__提供された文章__:
____________________
私は普段、金融教育としての講座・セミナー、記事や書籍の執筆を行っています。
それと同時に、お金と人の幸せについても、時々考えています。
今回は、金融経済学での無差別曲線とは何か? からヒトとお金の関係について考察してみたいと思います。
投資家の無差別曲線とは?
ノーベル経済学賞もりもりの現代ポートフォリオ理論では、効率の良いポートフォリオを見つける際に、無差別曲線について考えます。
無差別曲線とは、その曲線状であれば、リスクとリターンの数値は異なっても、投資家の期待効用が等しくなる、という曲線です。
無差別と言うと、堅苦しいですが、これはその曲線状であれば、どこでも同じでっせ、お客さん! という意味での無差別=どこでも、なのです。
大変に乱暴に言いかえれば、「その線上のポートフォリオなら、どこでも同じ満足度曲線」ともいえるかもしれません。
無差別曲線は、山の等高線と同じ
頭の中で想像してほしいのですが、縦にリターン、横にリスクをとったグラフがあるとします。
このグラフを四角い画面としますと、
最も投資家の効用が高いのは、どこでしょうか。
正解は左上です。
すなわち、期待リターンが最大で、リスクが最小の部分です。
つまり、左上になるほど、投資家の効用が高い。
反対に、最も投資家の効用が低いのはどこでしょうか。
正解は右下です。
右下は、期待リターンが最低で、リスクが最大だからです。
つまり、右下になるほど、投資家の効用が低い。効率が悪い。
そして、無差別曲線は、左上から山の等高線のように、降りていきます。広がっていくイメージですね。
何本も設定することができます。
そして、その現実のポートフォリオと照らし合わせて、無差別曲線が最初に遭遇する点こそが、効率の良い最適(リスク資産における)ポートフォリオだと考えられています。
だから、投資をする際は、このポートフォリオを選択すればよいよね。
というのが、現代ポートフォリオ理論の一つの回答ですね。
個人の幸せとお金の関係に無差別曲線を引いて見ると、一番幸せな状態が見えてくる?
ちなみにこの無差別曲線は、人によって異なっています。
そして肉眼で確認することができません。
理論上の曲線なのですね。
まあ、それは置いといて。
では、資産額と幸せについても、無差別曲線を当てはめるとどうなるのでしょうか。
もしこれで正解ががわかれば、人が一番幸せになれる資産額がわかるかもしれません。
____________________
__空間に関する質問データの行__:

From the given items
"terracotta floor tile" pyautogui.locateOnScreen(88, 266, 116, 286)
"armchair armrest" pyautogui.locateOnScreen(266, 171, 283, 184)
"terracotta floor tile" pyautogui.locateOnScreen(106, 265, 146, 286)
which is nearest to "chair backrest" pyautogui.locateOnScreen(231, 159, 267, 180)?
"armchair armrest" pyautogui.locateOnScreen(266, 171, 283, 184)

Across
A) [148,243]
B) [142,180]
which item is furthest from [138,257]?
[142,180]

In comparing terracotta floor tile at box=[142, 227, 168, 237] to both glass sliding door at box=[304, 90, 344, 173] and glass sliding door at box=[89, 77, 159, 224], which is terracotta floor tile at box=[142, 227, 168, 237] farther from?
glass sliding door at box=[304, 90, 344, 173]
____________________
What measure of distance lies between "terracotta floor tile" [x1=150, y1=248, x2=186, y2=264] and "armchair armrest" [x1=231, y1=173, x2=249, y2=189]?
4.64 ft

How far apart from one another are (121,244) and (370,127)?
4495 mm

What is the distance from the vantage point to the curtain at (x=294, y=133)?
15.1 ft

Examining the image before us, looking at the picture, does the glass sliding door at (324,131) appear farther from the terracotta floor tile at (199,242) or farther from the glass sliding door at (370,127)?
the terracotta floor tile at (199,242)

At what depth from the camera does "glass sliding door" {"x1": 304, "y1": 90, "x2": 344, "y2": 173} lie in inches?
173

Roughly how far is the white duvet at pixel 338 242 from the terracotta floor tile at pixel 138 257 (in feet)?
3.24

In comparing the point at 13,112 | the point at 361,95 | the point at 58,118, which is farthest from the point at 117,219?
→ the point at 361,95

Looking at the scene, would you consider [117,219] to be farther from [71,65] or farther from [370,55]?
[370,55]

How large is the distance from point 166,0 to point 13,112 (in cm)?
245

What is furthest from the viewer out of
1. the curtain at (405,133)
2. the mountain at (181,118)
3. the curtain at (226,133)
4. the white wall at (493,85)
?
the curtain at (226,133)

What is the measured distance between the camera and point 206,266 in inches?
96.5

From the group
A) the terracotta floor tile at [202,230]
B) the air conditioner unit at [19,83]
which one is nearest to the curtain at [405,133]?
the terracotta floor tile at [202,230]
____________________
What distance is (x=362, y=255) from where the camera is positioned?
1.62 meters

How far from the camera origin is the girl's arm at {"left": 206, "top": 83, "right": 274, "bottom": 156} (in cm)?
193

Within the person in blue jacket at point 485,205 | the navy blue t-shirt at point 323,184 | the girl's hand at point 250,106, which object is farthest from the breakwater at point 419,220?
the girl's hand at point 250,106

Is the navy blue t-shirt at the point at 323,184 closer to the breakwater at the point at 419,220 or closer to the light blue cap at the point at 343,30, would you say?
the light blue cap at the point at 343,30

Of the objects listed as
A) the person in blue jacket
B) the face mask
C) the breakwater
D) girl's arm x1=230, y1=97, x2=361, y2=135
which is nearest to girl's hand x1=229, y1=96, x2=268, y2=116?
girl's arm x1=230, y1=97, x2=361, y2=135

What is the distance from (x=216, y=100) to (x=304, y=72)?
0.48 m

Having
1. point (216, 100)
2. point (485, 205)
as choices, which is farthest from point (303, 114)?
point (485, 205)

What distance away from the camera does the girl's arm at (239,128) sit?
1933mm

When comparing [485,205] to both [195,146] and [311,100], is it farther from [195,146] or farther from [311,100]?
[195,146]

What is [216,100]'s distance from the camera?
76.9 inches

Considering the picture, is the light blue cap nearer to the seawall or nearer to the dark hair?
____________________
__作業内容__:
a - 無差別曲線とお金の文章で「ノーベル経済学賞もりもりの」から始まる段落を、主な事実を残して箇条書きに短くまとめてもらえますか。
b - 無差別曲線とお金の文章を、最後の文の後から引き継いで書き進めてもらえますか。

__解答__:
a -
- 対象は現代ポートフォリオ理論で、ノーベル経済学賞と縁が深い
- この理論では無差別曲線について考える
- 目的は効率の良いポートフォリオを見つけること

b -
ちなみにアメリカの大学の研究では、多くの人にとっては、年収700万円程度だといわれています。
今度は縦軸に、効用(幸福度)を取ります。
横軸に、資産額を取ります。
通常、人の効用は、凹関数ではないか、とここではします。例外はあります。
プロスペクト理論のようなカーブですね。
凹関数というのは、山なりなカーブです。
なぜか?
それは人には限界効用の逓減があるから、です。
お金の場合、あればあるほど、正比例して幸せにはなっていきません。
一杯目のビールが美味しいが、おいしいのはせいぜい数杯程度、何百杯も飲めば、多くの人は、「もういらない」となり、ビールから満足度(効用)を得られないのと同じような理屈です。
お金もあればあるほど、幸せ、ではないのかもしれません。
無差別曲線を引くと、そこそこの年収が幸せであり、多すぎる資産は、少ない資産の人と同じような幸福度になってしまう?
では今度は無差別曲線をやはり左上から引いていきます。
左上は、資産額が少なくとも、とても幸せな状態です。
まあ、現実には存在が難しいです。
そこから等高線をどんどん引いて、広げていきます。
すると、先ほどの収入のラインとぶつかります。
それは、必ずしも高収入ではないのです。
そこそこの収入が一番効用が高い、ということになるのかもしれません。
もっと等高線を下げていくと、とてもお金持ちのラインと被ります。
でも、同時に、あまりお金持ちでないラインとも被ります。
無差別曲線では、曲線状ならどこでも同じような満足度、ということでした。
つまり、ものすごいお金持ち≒あまりお金持ちでない人 となるのですね。
いやはや、じつに面白いです。
そう考えてみると、人生、やはりそこそこのお金持ちを目指すことが、人生を最も楽しむための秘訣、なのかもしれません。
それではまた。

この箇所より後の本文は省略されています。